Time away from something lets us see it anew. That's the way it is with me and things I've written and stuck in a drawer or left in an old computer file.
I looked at this poem last week and have worked on it today. Actually, all I did was remove four words, change the line breaks and the look of the stanzas, and add the word "then." We'll see. It's one I began years ago, in the 1990s, when my life included a living husband and children at home. How different everything was then.

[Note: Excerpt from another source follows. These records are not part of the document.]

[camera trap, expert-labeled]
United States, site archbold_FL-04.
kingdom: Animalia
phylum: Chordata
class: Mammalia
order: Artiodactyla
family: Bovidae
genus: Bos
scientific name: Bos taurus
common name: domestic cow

As to the poem, I could not be satisfied with it then. I wonder if I'll ever be satisfied. Certainly it's nothing world-shaking, just one of those experiences a person wants to remember and to share, to give others the view of what she saw and felt on that morning walk. I'll likely just leave it at that.
A Morning Encounter
Carol Schiess
Wind whips down
the gullies of this mountain.
Broad, red-brown roads
wrap around it like a scarf
then narrow into rutted paths.
daisies and lupine jostle with the wind,
a slender stream carries on
polite conversation with rocks
and road as I pass.
This morning bushes move,
then snap with the pull and bite
of a porcupine taking an early breakfast.

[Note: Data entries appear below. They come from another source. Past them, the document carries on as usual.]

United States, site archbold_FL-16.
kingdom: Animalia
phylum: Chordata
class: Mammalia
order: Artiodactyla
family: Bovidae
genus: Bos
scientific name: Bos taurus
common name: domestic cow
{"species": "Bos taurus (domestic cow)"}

Long I watch, wondering if he has not
caught my scent on the wind.
I want us to be alike, the porcupine
and I, some understanding
to pass between us, that today--
and all days--I am kin to the wild.
I move close, as if to touch him.
He sees me, turns away,
waddles up the side of the mountain,
chewing as he goes.
Porcupine, I call. Stay.
He sets his eyes on me
long enough to see what we share
and what we do not.
I hear him break through
bushes and wildflowers
long after we have parted.
2 comments:
I feel as if I were there - sharing the walk with you. Perfect.
Yeah. I still like it. But I like The River best of all.